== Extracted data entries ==
-=-=-

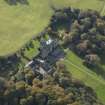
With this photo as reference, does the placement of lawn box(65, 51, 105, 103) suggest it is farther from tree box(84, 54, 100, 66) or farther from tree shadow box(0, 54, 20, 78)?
tree shadow box(0, 54, 20, 78)

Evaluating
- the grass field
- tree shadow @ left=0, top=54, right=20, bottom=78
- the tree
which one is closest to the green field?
the grass field

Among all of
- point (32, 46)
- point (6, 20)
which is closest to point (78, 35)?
point (32, 46)

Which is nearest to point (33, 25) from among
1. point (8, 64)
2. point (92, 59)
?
point (8, 64)

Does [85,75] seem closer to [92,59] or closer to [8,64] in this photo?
[92,59]

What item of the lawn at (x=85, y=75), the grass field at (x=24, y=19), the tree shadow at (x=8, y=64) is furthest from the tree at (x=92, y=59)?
the tree shadow at (x=8, y=64)

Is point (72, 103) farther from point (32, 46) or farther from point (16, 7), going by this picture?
point (16, 7)
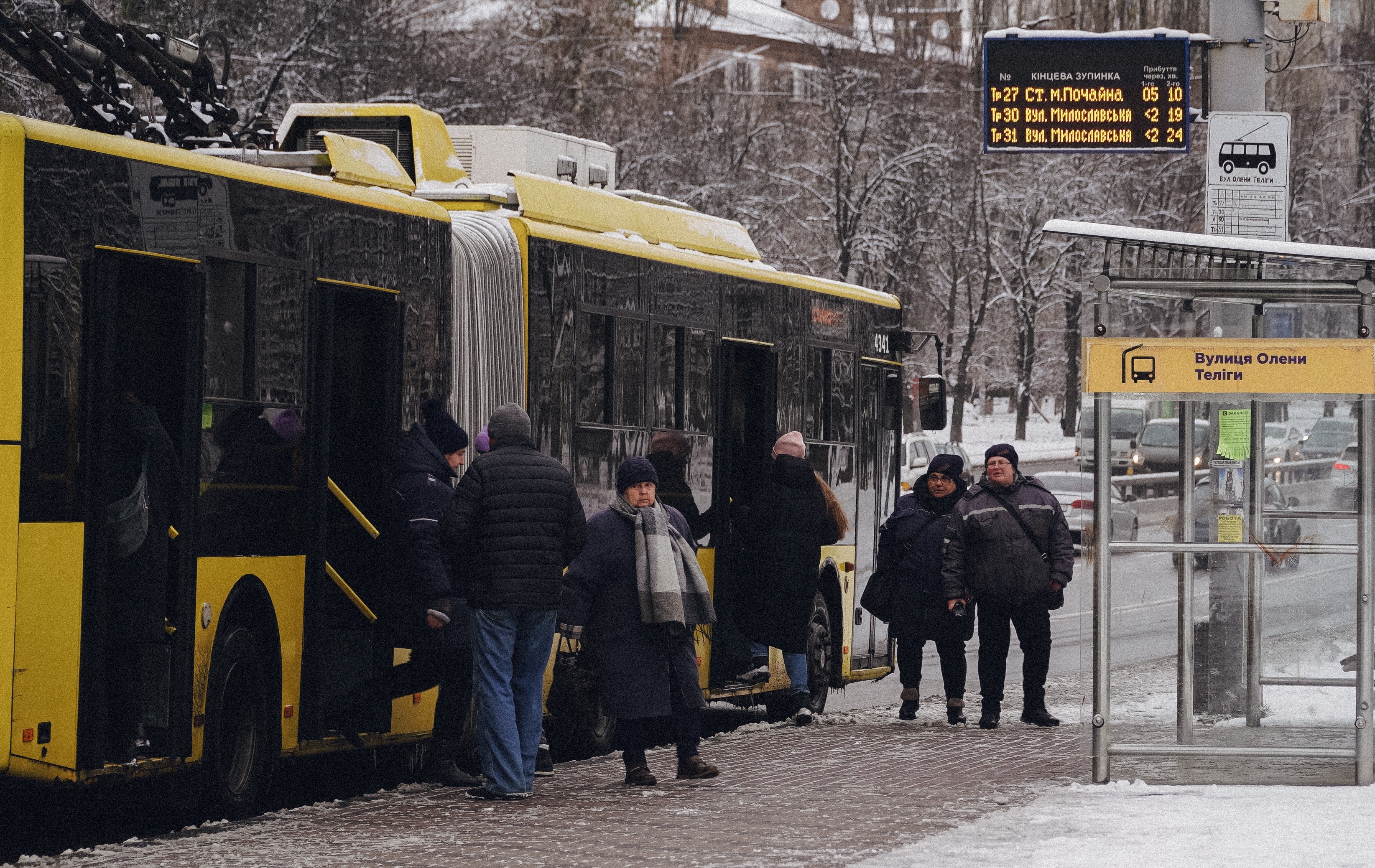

-=-=-

== Task description ==
Return all of the items above word for word, omitting the pictures.

== Full response ==
With this photo as reference, does the placement of lawn box(65, 51, 105, 103) suggest it is farther from tree box(84, 54, 100, 66) or farther from tree shadow box(0, 54, 20, 78)?
tree shadow box(0, 54, 20, 78)

Evaluating
- the grass field
- tree shadow @ left=0, top=54, right=20, bottom=78
- the tree
which one is closest to the green field?
the grass field

Among all of
- point (32, 46)
- point (6, 20)
which is closest to point (78, 35)?
point (32, 46)

Which is nearest to point (33, 25) from among
1. point (8, 64)
2. point (92, 59)
?
point (8, 64)

Does [85,75] seem closer to [92,59] or closer to [8,64] in this photo?
[92,59]

What item of the lawn at (x=85, y=75), the grass field at (x=24, y=19), the tree shadow at (x=8, y=64) is furthest from the tree at (x=92, y=59)?
the tree shadow at (x=8, y=64)

Is point (72, 103) farther from point (32, 46) or farther from point (16, 7), going by this picture?
point (16, 7)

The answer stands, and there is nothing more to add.